The real question at hand is this: what kind of peace do we want? Do we want the kind of “peace” that we had at the end of World War I, when European appeasement led to the rise of totalitarian movements and the bloodbath of World War II? How about the kind of “peace” that was established after WWII, when we left Stalin in power and saw him kill millions of dissenters? Should we strive for the kind of “peace” that our Cold War containment policies brought about, with 20 million dying under Mao Zedong in China, millions more dying in Korea and Vietnam and another two million dying when Vietnam attacked Cambodia in 1979? Or the “peace” of military inaction in the 1990s that saw hundreds of thousands killed in Iraq, Iran, Bosnia, Somalia and Rwanda, and ultimately gave us the Sept. 11, 2001 terrorist attacks?

There is a grave difference between true peace and the false quietude of inaction. The latter will give us a world without international armed conflict in which genocidal maniacs and religious fanatics are allowed to slaughter their enemies, oppress their citizens and hold nations at hostage. But true peace can be secured only when military force is judiciously employed to prevent such episodes. To identify an absence of international military conflict with “peace” is to fail to see what St.
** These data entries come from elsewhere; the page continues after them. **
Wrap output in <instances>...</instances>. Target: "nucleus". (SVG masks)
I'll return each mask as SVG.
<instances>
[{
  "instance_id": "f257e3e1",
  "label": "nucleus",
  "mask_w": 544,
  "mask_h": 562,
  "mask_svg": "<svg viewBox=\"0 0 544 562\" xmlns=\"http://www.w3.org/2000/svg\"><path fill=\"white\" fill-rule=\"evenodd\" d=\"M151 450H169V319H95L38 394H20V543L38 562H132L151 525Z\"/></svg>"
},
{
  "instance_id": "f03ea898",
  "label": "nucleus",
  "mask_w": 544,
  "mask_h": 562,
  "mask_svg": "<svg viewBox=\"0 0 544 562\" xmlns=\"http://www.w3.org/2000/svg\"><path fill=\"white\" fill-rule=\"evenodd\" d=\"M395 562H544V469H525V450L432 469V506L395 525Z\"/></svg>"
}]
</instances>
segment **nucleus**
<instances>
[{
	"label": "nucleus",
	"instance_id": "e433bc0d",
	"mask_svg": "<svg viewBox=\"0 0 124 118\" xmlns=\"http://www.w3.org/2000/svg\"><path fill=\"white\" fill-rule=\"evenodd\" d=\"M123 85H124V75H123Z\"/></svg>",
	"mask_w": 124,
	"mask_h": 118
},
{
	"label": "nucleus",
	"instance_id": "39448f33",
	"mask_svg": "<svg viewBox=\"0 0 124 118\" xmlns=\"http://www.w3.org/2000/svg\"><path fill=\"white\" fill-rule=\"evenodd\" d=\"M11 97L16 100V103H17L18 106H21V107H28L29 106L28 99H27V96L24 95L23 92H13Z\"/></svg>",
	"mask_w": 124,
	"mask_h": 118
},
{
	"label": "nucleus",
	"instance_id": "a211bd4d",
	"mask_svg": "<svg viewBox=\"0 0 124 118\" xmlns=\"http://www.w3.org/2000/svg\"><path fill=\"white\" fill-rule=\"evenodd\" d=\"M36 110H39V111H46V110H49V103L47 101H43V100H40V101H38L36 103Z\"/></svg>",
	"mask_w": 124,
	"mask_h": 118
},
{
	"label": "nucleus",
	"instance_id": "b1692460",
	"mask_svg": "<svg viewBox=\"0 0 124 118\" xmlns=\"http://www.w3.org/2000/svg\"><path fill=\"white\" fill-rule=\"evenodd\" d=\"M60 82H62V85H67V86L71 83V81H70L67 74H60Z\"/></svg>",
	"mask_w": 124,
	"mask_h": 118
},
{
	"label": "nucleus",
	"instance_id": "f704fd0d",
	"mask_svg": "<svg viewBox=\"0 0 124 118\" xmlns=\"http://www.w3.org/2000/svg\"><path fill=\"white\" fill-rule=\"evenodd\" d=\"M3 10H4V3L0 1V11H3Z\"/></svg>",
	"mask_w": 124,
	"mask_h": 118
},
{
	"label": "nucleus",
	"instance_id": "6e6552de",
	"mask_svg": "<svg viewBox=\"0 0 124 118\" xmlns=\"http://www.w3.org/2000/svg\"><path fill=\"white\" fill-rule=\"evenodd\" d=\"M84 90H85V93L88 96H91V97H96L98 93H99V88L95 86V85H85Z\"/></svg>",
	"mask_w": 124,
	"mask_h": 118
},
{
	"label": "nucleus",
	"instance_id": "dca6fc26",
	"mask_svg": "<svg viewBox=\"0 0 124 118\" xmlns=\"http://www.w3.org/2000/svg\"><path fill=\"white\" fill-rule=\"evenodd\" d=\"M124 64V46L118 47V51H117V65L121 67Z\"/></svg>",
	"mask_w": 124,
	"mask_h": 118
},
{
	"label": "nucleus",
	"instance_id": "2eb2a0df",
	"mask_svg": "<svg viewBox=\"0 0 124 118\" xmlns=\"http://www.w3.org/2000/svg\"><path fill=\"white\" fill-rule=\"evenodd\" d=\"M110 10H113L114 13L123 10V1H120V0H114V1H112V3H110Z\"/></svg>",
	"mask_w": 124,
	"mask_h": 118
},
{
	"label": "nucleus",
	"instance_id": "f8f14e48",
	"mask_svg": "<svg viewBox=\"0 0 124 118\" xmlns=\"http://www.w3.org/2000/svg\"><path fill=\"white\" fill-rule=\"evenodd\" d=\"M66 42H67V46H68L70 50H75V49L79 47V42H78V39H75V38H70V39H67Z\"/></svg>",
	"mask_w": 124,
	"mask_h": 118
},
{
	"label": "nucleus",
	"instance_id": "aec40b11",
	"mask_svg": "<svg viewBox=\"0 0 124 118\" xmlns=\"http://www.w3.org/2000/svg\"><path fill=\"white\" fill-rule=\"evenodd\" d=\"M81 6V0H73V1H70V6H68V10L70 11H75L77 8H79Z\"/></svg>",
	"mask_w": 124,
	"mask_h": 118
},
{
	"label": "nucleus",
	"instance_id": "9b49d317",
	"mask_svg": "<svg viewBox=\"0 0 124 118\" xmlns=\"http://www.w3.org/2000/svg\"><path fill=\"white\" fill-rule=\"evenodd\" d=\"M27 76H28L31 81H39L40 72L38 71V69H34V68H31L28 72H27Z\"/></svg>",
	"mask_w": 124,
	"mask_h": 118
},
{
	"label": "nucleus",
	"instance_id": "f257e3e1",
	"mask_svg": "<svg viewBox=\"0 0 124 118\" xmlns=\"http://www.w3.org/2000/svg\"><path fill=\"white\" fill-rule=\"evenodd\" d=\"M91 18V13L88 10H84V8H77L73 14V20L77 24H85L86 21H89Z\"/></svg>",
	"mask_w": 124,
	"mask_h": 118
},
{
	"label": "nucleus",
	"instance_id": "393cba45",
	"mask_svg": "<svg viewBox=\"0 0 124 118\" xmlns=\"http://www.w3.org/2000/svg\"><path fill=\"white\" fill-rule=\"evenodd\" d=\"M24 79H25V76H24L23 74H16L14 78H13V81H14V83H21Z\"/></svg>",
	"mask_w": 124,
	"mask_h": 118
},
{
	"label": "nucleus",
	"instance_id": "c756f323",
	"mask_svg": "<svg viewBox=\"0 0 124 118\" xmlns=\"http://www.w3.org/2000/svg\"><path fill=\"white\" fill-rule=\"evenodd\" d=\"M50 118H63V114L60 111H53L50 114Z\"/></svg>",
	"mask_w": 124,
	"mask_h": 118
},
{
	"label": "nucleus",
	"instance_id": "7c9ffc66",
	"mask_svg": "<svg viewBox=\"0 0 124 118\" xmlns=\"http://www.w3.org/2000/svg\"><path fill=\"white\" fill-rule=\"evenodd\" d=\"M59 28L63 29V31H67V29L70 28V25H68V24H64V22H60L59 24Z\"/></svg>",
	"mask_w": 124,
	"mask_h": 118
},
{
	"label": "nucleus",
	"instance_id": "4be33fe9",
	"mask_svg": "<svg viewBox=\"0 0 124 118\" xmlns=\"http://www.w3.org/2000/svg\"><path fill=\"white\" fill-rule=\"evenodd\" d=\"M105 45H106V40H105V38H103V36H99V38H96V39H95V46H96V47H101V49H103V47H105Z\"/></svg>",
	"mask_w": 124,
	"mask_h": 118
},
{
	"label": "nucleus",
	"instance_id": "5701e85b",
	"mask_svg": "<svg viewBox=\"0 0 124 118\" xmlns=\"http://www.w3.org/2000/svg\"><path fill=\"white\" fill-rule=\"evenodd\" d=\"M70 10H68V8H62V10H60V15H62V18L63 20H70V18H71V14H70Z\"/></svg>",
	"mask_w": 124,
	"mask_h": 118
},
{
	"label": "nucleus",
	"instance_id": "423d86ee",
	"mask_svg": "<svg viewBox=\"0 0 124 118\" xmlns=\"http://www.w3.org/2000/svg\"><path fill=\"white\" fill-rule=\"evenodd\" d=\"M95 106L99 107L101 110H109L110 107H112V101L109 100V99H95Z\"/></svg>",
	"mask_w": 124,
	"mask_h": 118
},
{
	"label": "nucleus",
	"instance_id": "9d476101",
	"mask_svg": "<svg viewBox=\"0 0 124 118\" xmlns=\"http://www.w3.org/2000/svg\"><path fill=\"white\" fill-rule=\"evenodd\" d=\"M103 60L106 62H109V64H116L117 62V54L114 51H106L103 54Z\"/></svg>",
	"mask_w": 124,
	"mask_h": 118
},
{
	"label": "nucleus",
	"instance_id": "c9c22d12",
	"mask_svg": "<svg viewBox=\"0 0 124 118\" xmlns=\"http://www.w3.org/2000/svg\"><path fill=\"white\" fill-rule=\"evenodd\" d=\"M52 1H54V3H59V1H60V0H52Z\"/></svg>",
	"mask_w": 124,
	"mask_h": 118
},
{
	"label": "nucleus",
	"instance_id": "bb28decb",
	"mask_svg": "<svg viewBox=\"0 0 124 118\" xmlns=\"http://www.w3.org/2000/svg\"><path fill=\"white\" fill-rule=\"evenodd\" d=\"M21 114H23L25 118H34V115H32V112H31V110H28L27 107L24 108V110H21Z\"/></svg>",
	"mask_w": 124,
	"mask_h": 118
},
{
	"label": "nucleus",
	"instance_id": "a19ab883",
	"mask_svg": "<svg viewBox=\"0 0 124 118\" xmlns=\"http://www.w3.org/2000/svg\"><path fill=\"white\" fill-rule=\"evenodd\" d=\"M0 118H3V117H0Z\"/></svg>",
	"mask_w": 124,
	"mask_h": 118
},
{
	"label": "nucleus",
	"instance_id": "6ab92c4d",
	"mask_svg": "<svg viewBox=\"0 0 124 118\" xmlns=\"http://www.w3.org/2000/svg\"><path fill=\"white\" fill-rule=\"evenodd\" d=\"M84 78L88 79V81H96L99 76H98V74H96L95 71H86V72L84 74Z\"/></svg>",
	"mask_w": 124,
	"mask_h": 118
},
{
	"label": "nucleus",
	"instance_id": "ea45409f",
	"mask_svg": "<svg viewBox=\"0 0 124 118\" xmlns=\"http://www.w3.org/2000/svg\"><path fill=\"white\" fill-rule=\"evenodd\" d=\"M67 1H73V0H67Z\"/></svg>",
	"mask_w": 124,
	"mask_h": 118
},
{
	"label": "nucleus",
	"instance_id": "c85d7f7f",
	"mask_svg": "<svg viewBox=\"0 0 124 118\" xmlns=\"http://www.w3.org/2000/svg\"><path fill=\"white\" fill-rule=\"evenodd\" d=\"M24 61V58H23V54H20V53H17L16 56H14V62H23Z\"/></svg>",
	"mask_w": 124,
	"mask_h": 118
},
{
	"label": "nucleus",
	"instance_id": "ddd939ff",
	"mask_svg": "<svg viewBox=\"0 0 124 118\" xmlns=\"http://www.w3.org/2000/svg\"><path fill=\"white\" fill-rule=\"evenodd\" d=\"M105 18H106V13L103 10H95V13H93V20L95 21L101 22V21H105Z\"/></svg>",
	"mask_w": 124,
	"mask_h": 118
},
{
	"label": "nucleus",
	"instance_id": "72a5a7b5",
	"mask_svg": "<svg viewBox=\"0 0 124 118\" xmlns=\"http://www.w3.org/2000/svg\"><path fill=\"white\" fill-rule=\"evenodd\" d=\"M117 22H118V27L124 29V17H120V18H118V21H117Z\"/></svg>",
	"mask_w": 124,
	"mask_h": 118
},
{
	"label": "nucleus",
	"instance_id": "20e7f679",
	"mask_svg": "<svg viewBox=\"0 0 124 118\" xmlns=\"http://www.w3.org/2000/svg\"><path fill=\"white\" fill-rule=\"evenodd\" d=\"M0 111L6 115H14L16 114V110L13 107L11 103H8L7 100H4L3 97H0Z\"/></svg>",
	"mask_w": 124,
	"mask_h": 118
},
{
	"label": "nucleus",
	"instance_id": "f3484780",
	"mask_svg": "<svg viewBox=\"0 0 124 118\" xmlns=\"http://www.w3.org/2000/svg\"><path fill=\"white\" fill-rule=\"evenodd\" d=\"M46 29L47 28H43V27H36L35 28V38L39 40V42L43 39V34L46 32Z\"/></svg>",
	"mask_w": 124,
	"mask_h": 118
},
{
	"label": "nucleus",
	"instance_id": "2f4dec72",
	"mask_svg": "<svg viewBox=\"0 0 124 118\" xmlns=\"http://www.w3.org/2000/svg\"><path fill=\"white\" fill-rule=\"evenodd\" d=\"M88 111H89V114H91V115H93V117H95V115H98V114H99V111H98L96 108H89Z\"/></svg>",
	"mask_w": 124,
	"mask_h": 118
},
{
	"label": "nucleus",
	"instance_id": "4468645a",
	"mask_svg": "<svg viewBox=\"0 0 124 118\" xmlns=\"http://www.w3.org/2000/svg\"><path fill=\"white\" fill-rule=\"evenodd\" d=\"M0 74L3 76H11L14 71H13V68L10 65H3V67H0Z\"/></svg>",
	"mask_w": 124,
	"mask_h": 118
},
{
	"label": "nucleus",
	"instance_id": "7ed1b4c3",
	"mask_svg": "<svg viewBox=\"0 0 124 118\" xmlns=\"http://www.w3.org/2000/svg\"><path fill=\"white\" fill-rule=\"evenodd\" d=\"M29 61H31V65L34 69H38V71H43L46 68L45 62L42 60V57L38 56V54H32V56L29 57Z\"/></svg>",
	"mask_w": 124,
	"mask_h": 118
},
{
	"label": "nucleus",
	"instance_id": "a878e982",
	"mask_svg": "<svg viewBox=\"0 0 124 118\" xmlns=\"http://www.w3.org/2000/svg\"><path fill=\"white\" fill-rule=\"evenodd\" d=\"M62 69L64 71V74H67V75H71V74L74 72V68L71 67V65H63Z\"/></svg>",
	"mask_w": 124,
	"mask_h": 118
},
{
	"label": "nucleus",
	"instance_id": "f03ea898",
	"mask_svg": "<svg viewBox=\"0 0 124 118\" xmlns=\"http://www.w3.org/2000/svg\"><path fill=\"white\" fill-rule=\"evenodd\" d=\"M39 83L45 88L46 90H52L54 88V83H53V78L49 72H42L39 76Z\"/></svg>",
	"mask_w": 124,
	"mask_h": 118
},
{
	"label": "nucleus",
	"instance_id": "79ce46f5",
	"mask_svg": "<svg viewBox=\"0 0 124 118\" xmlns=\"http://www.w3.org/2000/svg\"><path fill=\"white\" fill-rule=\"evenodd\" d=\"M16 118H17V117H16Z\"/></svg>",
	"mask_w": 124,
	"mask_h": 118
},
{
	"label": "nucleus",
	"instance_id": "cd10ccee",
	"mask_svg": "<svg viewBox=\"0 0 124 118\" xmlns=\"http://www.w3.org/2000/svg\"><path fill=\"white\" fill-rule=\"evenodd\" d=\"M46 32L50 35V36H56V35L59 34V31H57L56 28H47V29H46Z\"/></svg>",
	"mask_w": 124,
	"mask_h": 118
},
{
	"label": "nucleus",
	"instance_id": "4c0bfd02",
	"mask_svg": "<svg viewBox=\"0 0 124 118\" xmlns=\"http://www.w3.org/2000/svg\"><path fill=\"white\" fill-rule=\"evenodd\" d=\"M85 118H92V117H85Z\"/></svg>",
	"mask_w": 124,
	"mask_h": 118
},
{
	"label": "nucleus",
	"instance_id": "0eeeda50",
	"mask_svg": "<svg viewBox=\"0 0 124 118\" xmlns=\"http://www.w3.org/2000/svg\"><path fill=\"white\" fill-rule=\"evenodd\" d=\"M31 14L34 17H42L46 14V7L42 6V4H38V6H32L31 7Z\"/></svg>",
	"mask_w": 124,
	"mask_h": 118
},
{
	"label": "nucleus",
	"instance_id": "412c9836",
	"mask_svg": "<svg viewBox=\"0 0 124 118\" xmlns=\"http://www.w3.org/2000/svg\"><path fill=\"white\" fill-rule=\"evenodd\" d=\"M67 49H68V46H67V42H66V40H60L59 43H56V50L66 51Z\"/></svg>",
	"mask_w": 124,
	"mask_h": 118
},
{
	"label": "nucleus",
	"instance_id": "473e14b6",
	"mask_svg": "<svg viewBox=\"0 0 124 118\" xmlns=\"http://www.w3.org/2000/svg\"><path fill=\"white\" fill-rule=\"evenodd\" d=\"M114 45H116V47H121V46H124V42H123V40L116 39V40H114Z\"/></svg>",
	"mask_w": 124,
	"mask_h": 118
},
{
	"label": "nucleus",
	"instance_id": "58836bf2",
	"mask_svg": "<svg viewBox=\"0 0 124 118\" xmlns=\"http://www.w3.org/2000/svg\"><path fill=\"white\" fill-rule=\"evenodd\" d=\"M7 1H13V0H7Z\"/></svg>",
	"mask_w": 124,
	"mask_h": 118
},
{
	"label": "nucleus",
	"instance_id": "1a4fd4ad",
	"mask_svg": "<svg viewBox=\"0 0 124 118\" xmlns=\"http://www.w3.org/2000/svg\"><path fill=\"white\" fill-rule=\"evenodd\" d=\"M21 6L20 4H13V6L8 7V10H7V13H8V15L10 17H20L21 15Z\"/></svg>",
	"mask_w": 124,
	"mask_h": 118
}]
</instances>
Augustine saw, that true peace is found only in “the tranquility of order” – not in simply refusing to take forceful action.

In a recent Washington Post column, Charles Krauthammer aptly described the Clinton presidency as an eight-year “holiday from history.” Clinton refused to acknowledge the extent of the threat that international terrorism posed: in response to each of the three major terrorist attacks that occurred during his presidency (the Feb. 26, 1993 bombing of the World Trade Center, the Aug. 7, 1998 bombing of U.S. embassies in Kenya and Tanzania, and the Oct. 12, 2000 attack on the U.S.S. Cole), and despite having solid evidence that Osama bin Laden was involved in each instance, he focused his attention almost solely on domestic economic and social concerns, instead of the growing threat of terrorism.

Across the Atlantic, the hapless Europeans have spent the last half-century running scared from the horrors of the World Wars by dissolving their militaries and creating burdensome welfare states that are crushing their economies. A quick glance at the EU shows that the continent plans to continue in this direction: the EU has commissioners for the environment, fisheries, social affairs and culture, but no Military Commission at all.

Meanwhile, the UN passed no fewer than 17 resolutions between 1991 and 2003 addressing Hussein’s continual noncompliance with international laws and treaties – yet they still refused to sanction military action last month despite Hussein’s history of international and domestic cruelty, and his clear material breach of those resolutions.

Thankfully, Bush has shown great resolve and has motivated the U.S. and much of the world to join in his war against terrorism, but it took the Sept. 11, 2001 attacks to push his agenda into action. And yet, just nineteen months later, many seem to have forgotten the lessons of that fateful day and of the past century of horror – that waging war is sometimes the only way to establish a lasting peace, while false pacifism only leads to greater suffering. These are perhaps the foremost lessons we can learn from the twentieth century.

John Schwenkler is a senior philosophy major.